Perguntas frequentes
O Buzz tem app oficial pra iPhone?
Tem sim. O app está na App Store com o nome "Buzz – chat with your hive", publicado pela Block, Inc. sob o ID 6779728271. Ele exige iOS 16.0 ou posterior, e também roda em Mac com chip M1 ou superior (macOS 13.0+) e em Apple Vision com visionOS 1.0+.
O Buzz funciona no Android?
Funciona, o app está publicado no Google Play com o pacote xyz.block.buzz.mobile. Assim como no iOS, ele é escrito em Flutter, então iOS e Android compartilham a mesma base de código em mobile/.
Dá pra usar o Buzz sem instalar nada, direto do navegador?
Dá. O próprio relay serve o WebSocket, a API REST e a UI web no mesmo processo, então onde tiver um relay no ar, existe interface pelo navegador sem precisar instalar o app de desktop nem o mobile.

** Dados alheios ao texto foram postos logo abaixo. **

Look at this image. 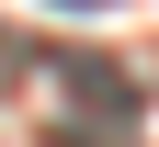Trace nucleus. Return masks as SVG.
I'll list each match as a JSON object with an SVG mask.
<instances>
[{"label": "nucleus", "mask_w": 159, "mask_h": 147, "mask_svg": "<svg viewBox=\"0 0 159 147\" xmlns=\"http://www.w3.org/2000/svg\"><path fill=\"white\" fill-rule=\"evenodd\" d=\"M57 79H68V102H80V113L102 102V124H114V136L136 124V79L114 68V57H57Z\"/></svg>", "instance_id": "1"}]
</instances>
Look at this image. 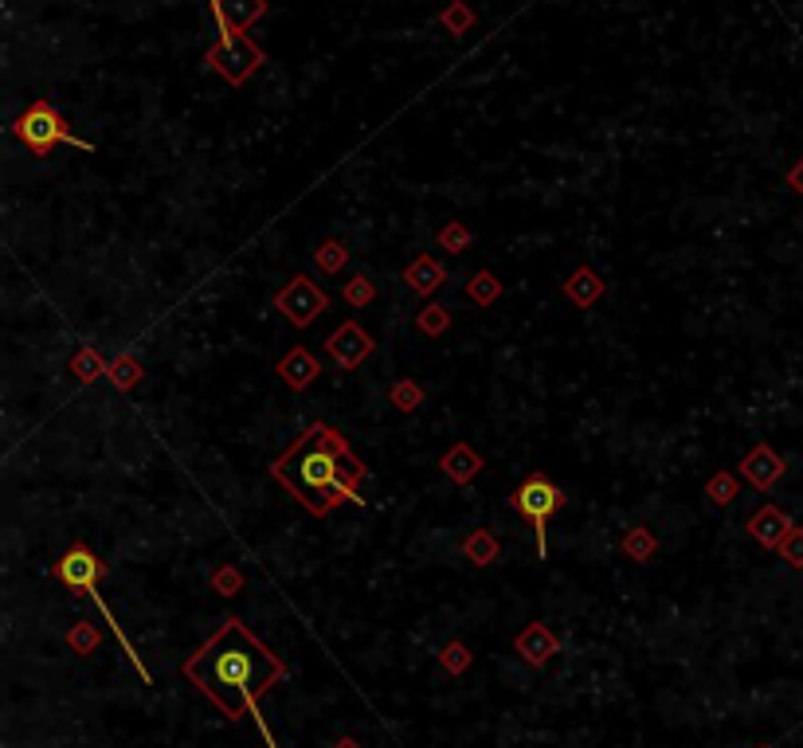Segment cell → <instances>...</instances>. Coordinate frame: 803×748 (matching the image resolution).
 I'll return each mask as SVG.
<instances>
[{"instance_id": "ac0fdd59", "label": "cell", "mask_w": 803, "mask_h": 748, "mask_svg": "<svg viewBox=\"0 0 803 748\" xmlns=\"http://www.w3.org/2000/svg\"><path fill=\"white\" fill-rule=\"evenodd\" d=\"M741 474H733V470H713L706 478V486H702V494H706L709 506H717V510H725V506H733L737 498H741Z\"/></svg>"}, {"instance_id": "5bb4252c", "label": "cell", "mask_w": 803, "mask_h": 748, "mask_svg": "<svg viewBox=\"0 0 803 748\" xmlns=\"http://www.w3.org/2000/svg\"><path fill=\"white\" fill-rule=\"evenodd\" d=\"M561 290H565V298L576 306V310H592V306L608 294V282H604V275H600L596 267H584V263H580V267L565 279Z\"/></svg>"}, {"instance_id": "44dd1931", "label": "cell", "mask_w": 803, "mask_h": 748, "mask_svg": "<svg viewBox=\"0 0 803 748\" xmlns=\"http://www.w3.org/2000/svg\"><path fill=\"white\" fill-rule=\"evenodd\" d=\"M106 369H110V361L98 353L95 345H79L71 353V361H67V373L75 376L79 384H95L98 376H106Z\"/></svg>"}, {"instance_id": "4dcf8cb0", "label": "cell", "mask_w": 803, "mask_h": 748, "mask_svg": "<svg viewBox=\"0 0 803 748\" xmlns=\"http://www.w3.org/2000/svg\"><path fill=\"white\" fill-rule=\"evenodd\" d=\"M71 647H75V651H91V647H98V631L91 627V623H75V631H71Z\"/></svg>"}, {"instance_id": "30bf717a", "label": "cell", "mask_w": 803, "mask_h": 748, "mask_svg": "<svg viewBox=\"0 0 803 748\" xmlns=\"http://www.w3.org/2000/svg\"><path fill=\"white\" fill-rule=\"evenodd\" d=\"M275 376L283 380V388H290V392H306V388H314V380L322 376V361H318L314 349L290 345L283 357H279V365H275Z\"/></svg>"}, {"instance_id": "484cf974", "label": "cell", "mask_w": 803, "mask_h": 748, "mask_svg": "<svg viewBox=\"0 0 803 748\" xmlns=\"http://www.w3.org/2000/svg\"><path fill=\"white\" fill-rule=\"evenodd\" d=\"M380 298V286L373 275H353V279L341 286V302L353 306V310H369Z\"/></svg>"}, {"instance_id": "e0dca14e", "label": "cell", "mask_w": 803, "mask_h": 748, "mask_svg": "<svg viewBox=\"0 0 803 748\" xmlns=\"http://www.w3.org/2000/svg\"><path fill=\"white\" fill-rule=\"evenodd\" d=\"M463 557L474 564V568H490V564L502 557V541L490 525H478L463 537Z\"/></svg>"}, {"instance_id": "ffe728a7", "label": "cell", "mask_w": 803, "mask_h": 748, "mask_svg": "<svg viewBox=\"0 0 803 748\" xmlns=\"http://www.w3.org/2000/svg\"><path fill=\"white\" fill-rule=\"evenodd\" d=\"M619 549H623V557L635 564H647L655 553H659V533L655 529H647V525H631L627 533H623V541H619Z\"/></svg>"}, {"instance_id": "d6986e66", "label": "cell", "mask_w": 803, "mask_h": 748, "mask_svg": "<svg viewBox=\"0 0 803 748\" xmlns=\"http://www.w3.org/2000/svg\"><path fill=\"white\" fill-rule=\"evenodd\" d=\"M106 380H110L118 392H134V388H138V384L145 380L142 357H138V353H118V357H110Z\"/></svg>"}, {"instance_id": "277c9868", "label": "cell", "mask_w": 803, "mask_h": 748, "mask_svg": "<svg viewBox=\"0 0 803 748\" xmlns=\"http://www.w3.org/2000/svg\"><path fill=\"white\" fill-rule=\"evenodd\" d=\"M8 134L20 141V145H28L36 157H48L55 145H75V149H83V153H95V141L79 138V134L67 126V118L55 110L51 98H36V102L8 126Z\"/></svg>"}, {"instance_id": "9a60e30c", "label": "cell", "mask_w": 803, "mask_h": 748, "mask_svg": "<svg viewBox=\"0 0 803 748\" xmlns=\"http://www.w3.org/2000/svg\"><path fill=\"white\" fill-rule=\"evenodd\" d=\"M267 12H271L267 0H220V12H216L220 36H224V32H247V28L259 24Z\"/></svg>"}, {"instance_id": "8992f818", "label": "cell", "mask_w": 803, "mask_h": 748, "mask_svg": "<svg viewBox=\"0 0 803 748\" xmlns=\"http://www.w3.org/2000/svg\"><path fill=\"white\" fill-rule=\"evenodd\" d=\"M271 306L283 314L286 326L294 329H310L326 310H330V294L318 286V282L310 279V275H290V279L275 290V298H271Z\"/></svg>"}, {"instance_id": "f546056e", "label": "cell", "mask_w": 803, "mask_h": 748, "mask_svg": "<svg viewBox=\"0 0 803 748\" xmlns=\"http://www.w3.org/2000/svg\"><path fill=\"white\" fill-rule=\"evenodd\" d=\"M239 584H243V576H239V568H232V564H224V568H216V572H212V588H216L220 596H232V592H239Z\"/></svg>"}, {"instance_id": "9c48e42d", "label": "cell", "mask_w": 803, "mask_h": 748, "mask_svg": "<svg viewBox=\"0 0 803 748\" xmlns=\"http://www.w3.org/2000/svg\"><path fill=\"white\" fill-rule=\"evenodd\" d=\"M792 517L784 514L776 502H764V506H756L753 514H749V521H745V533L753 537L760 549H768V553H776L780 545H784V537L792 533Z\"/></svg>"}, {"instance_id": "5b68a950", "label": "cell", "mask_w": 803, "mask_h": 748, "mask_svg": "<svg viewBox=\"0 0 803 748\" xmlns=\"http://www.w3.org/2000/svg\"><path fill=\"white\" fill-rule=\"evenodd\" d=\"M204 63H208V71H216L224 83L243 87V83L267 63V51L255 44L251 36H243V32H224L216 44L208 47Z\"/></svg>"}, {"instance_id": "4316f807", "label": "cell", "mask_w": 803, "mask_h": 748, "mask_svg": "<svg viewBox=\"0 0 803 748\" xmlns=\"http://www.w3.org/2000/svg\"><path fill=\"white\" fill-rule=\"evenodd\" d=\"M471 243H474V235H471V228H467L463 220H447V224L435 232V247H439V251H447V255H467V251H471Z\"/></svg>"}, {"instance_id": "3957f363", "label": "cell", "mask_w": 803, "mask_h": 748, "mask_svg": "<svg viewBox=\"0 0 803 748\" xmlns=\"http://www.w3.org/2000/svg\"><path fill=\"white\" fill-rule=\"evenodd\" d=\"M510 510L533 529V545H537V557L545 561L549 557V521L561 514V506H565V490L549 478V474H541V470H533V474H525L518 486L510 490Z\"/></svg>"}, {"instance_id": "8fae6325", "label": "cell", "mask_w": 803, "mask_h": 748, "mask_svg": "<svg viewBox=\"0 0 803 748\" xmlns=\"http://www.w3.org/2000/svg\"><path fill=\"white\" fill-rule=\"evenodd\" d=\"M737 474H741V478H745L753 490H772V486H776V482L788 474V463H784V459H780V455H776L768 443H756L753 451H749V455L737 463Z\"/></svg>"}, {"instance_id": "6da1fadb", "label": "cell", "mask_w": 803, "mask_h": 748, "mask_svg": "<svg viewBox=\"0 0 803 748\" xmlns=\"http://www.w3.org/2000/svg\"><path fill=\"white\" fill-rule=\"evenodd\" d=\"M286 674L283 658H275L236 615L224 619V627L185 662V678L208 698L220 705L228 721H239L247 709L259 721L255 702ZM263 725V721H259Z\"/></svg>"}, {"instance_id": "2e32d148", "label": "cell", "mask_w": 803, "mask_h": 748, "mask_svg": "<svg viewBox=\"0 0 803 748\" xmlns=\"http://www.w3.org/2000/svg\"><path fill=\"white\" fill-rule=\"evenodd\" d=\"M514 647L521 651V658H525V662L541 666L545 658H549L553 651H557V647H561V639H557V635H553V631H549L545 623H529V627L521 631L518 639H514Z\"/></svg>"}, {"instance_id": "83f0119b", "label": "cell", "mask_w": 803, "mask_h": 748, "mask_svg": "<svg viewBox=\"0 0 803 748\" xmlns=\"http://www.w3.org/2000/svg\"><path fill=\"white\" fill-rule=\"evenodd\" d=\"M776 553H780V561L788 564V568L803 572V525H792V533L784 537V545Z\"/></svg>"}, {"instance_id": "ba28073f", "label": "cell", "mask_w": 803, "mask_h": 748, "mask_svg": "<svg viewBox=\"0 0 803 748\" xmlns=\"http://www.w3.org/2000/svg\"><path fill=\"white\" fill-rule=\"evenodd\" d=\"M51 572H55V580H63L67 588L87 592V588H95L98 580L106 576V564H102V557H98L95 549H87L83 541H75V545L59 557V564H55Z\"/></svg>"}, {"instance_id": "cb8c5ba5", "label": "cell", "mask_w": 803, "mask_h": 748, "mask_svg": "<svg viewBox=\"0 0 803 748\" xmlns=\"http://www.w3.org/2000/svg\"><path fill=\"white\" fill-rule=\"evenodd\" d=\"M427 400L424 384L420 380H412V376H400L396 384H388V404L396 408V412H404V416H412V412H420Z\"/></svg>"}, {"instance_id": "d4e9b609", "label": "cell", "mask_w": 803, "mask_h": 748, "mask_svg": "<svg viewBox=\"0 0 803 748\" xmlns=\"http://www.w3.org/2000/svg\"><path fill=\"white\" fill-rule=\"evenodd\" d=\"M451 326H455V310L443 306V302H427L416 314V329L424 337H443V333H451Z\"/></svg>"}, {"instance_id": "e575fe53", "label": "cell", "mask_w": 803, "mask_h": 748, "mask_svg": "<svg viewBox=\"0 0 803 748\" xmlns=\"http://www.w3.org/2000/svg\"><path fill=\"white\" fill-rule=\"evenodd\" d=\"M337 748H357V745H353V741H341V745H337Z\"/></svg>"}, {"instance_id": "1f68e13d", "label": "cell", "mask_w": 803, "mask_h": 748, "mask_svg": "<svg viewBox=\"0 0 803 748\" xmlns=\"http://www.w3.org/2000/svg\"><path fill=\"white\" fill-rule=\"evenodd\" d=\"M467 662H471V655L459 647V643H451L447 651H443V666L451 670V674H459V670H467Z\"/></svg>"}, {"instance_id": "f1b7e54d", "label": "cell", "mask_w": 803, "mask_h": 748, "mask_svg": "<svg viewBox=\"0 0 803 748\" xmlns=\"http://www.w3.org/2000/svg\"><path fill=\"white\" fill-rule=\"evenodd\" d=\"M471 24H474V12L467 8V4H451V8L443 12V28H447L451 36H463Z\"/></svg>"}, {"instance_id": "7c38bea8", "label": "cell", "mask_w": 803, "mask_h": 748, "mask_svg": "<svg viewBox=\"0 0 803 748\" xmlns=\"http://www.w3.org/2000/svg\"><path fill=\"white\" fill-rule=\"evenodd\" d=\"M400 279H404V286H408L416 298H431V294H439V290L447 286V279H451V275H447V267H443V263H439L431 251H420V255H416V259L404 267V275H400Z\"/></svg>"}, {"instance_id": "d6a6232c", "label": "cell", "mask_w": 803, "mask_h": 748, "mask_svg": "<svg viewBox=\"0 0 803 748\" xmlns=\"http://www.w3.org/2000/svg\"><path fill=\"white\" fill-rule=\"evenodd\" d=\"M784 181H788V188H792V192H796V196L803 200V157L796 161V165H792V169H788V177H784Z\"/></svg>"}, {"instance_id": "4fadbf2b", "label": "cell", "mask_w": 803, "mask_h": 748, "mask_svg": "<svg viewBox=\"0 0 803 748\" xmlns=\"http://www.w3.org/2000/svg\"><path fill=\"white\" fill-rule=\"evenodd\" d=\"M439 470H443V474H447L455 486H471L474 478L486 470V459L474 451L471 443H463V439H459V443H451V447L439 455Z\"/></svg>"}, {"instance_id": "603a6c76", "label": "cell", "mask_w": 803, "mask_h": 748, "mask_svg": "<svg viewBox=\"0 0 803 748\" xmlns=\"http://www.w3.org/2000/svg\"><path fill=\"white\" fill-rule=\"evenodd\" d=\"M349 259H353V251H349V243L345 239H322L318 247H314V267L322 271V275H341L345 267H349Z\"/></svg>"}, {"instance_id": "836d02e7", "label": "cell", "mask_w": 803, "mask_h": 748, "mask_svg": "<svg viewBox=\"0 0 803 748\" xmlns=\"http://www.w3.org/2000/svg\"><path fill=\"white\" fill-rule=\"evenodd\" d=\"M216 12H220V0H212V16H216Z\"/></svg>"}, {"instance_id": "52a82bcc", "label": "cell", "mask_w": 803, "mask_h": 748, "mask_svg": "<svg viewBox=\"0 0 803 748\" xmlns=\"http://www.w3.org/2000/svg\"><path fill=\"white\" fill-rule=\"evenodd\" d=\"M322 349H326V357H330L337 369H345V373H353V369H361L369 357H373V349H377V341H373V333L361 326V322H341V326L333 329L330 337L322 341Z\"/></svg>"}, {"instance_id": "7a4b0ae2", "label": "cell", "mask_w": 803, "mask_h": 748, "mask_svg": "<svg viewBox=\"0 0 803 748\" xmlns=\"http://www.w3.org/2000/svg\"><path fill=\"white\" fill-rule=\"evenodd\" d=\"M353 455L349 439L330 427V423H310L294 447L279 455L271 463V478L294 494V502H302V510L314 517H330V510H337L333 502V486H337V474L341 463Z\"/></svg>"}, {"instance_id": "7402d4cb", "label": "cell", "mask_w": 803, "mask_h": 748, "mask_svg": "<svg viewBox=\"0 0 803 748\" xmlns=\"http://www.w3.org/2000/svg\"><path fill=\"white\" fill-rule=\"evenodd\" d=\"M463 298L471 302V306H478V310H486V306H494L498 298H502V279L494 275V271H474L471 279H467V286H463Z\"/></svg>"}]
</instances>
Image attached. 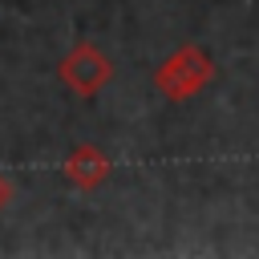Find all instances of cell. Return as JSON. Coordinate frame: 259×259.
Here are the masks:
<instances>
[{"label": "cell", "instance_id": "3", "mask_svg": "<svg viewBox=\"0 0 259 259\" xmlns=\"http://www.w3.org/2000/svg\"><path fill=\"white\" fill-rule=\"evenodd\" d=\"M109 170H113V162H109L97 146H73L69 158H65V178H69L73 186H81V190L101 186V182L109 178Z\"/></svg>", "mask_w": 259, "mask_h": 259}, {"label": "cell", "instance_id": "2", "mask_svg": "<svg viewBox=\"0 0 259 259\" xmlns=\"http://www.w3.org/2000/svg\"><path fill=\"white\" fill-rule=\"evenodd\" d=\"M57 73H61V81H65L77 97H97V89L109 85V77H113V61H109L93 40H77V45L61 57Z\"/></svg>", "mask_w": 259, "mask_h": 259}, {"label": "cell", "instance_id": "1", "mask_svg": "<svg viewBox=\"0 0 259 259\" xmlns=\"http://www.w3.org/2000/svg\"><path fill=\"white\" fill-rule=\"evenodd\" d=\"M214 81V57L198 45H178L158 69H154V89L166 101H190Z\"/></svg>", "mask_w": 259, "mask_h": 259}, {"label": "cell", "instance_id": "4", "mask_svg": "<svg viewBox=\"0 0 259 259\" xmlns=\"http://www.w3.org/2000/svg\"><path fill=\"white\" fill-rule=\"evenodd\" d=\"M8 202H12V182H8L4 174H0V210H4Z\"/></svg>", "mask_w": 259, "mask_h": 259}]
</instances>
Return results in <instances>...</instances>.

O app mobile do Buzz manda notificação push?
Ainda não de forma madura. O README do projeto lista notificações push, junto com os clientes mobile e os gates de aprovação de workflow, entre os itens marcados como ‘em construção’.
Preciso rodar meu próprio relay pra usar o Buzz?
Não necessariamente. Quem não quer manter infraestrutura pode usar relays hospedados pela Block em buzz.xyz, que rodam o mesmo software open source, embora o próprio site sinalize que esse serviço ainda está em estágio inicial.
O Buzz é realmente open source e gratuito pra usar o código?
É. O código do repositório block/buzz é licenciado sob Apache License 2.0, mantido pela Block, Inc. (empresa de Jack Dorsey), e o repositório já está em cerca de 22 mil estrelas no GitHub (dado de 4 de agosto de 2026).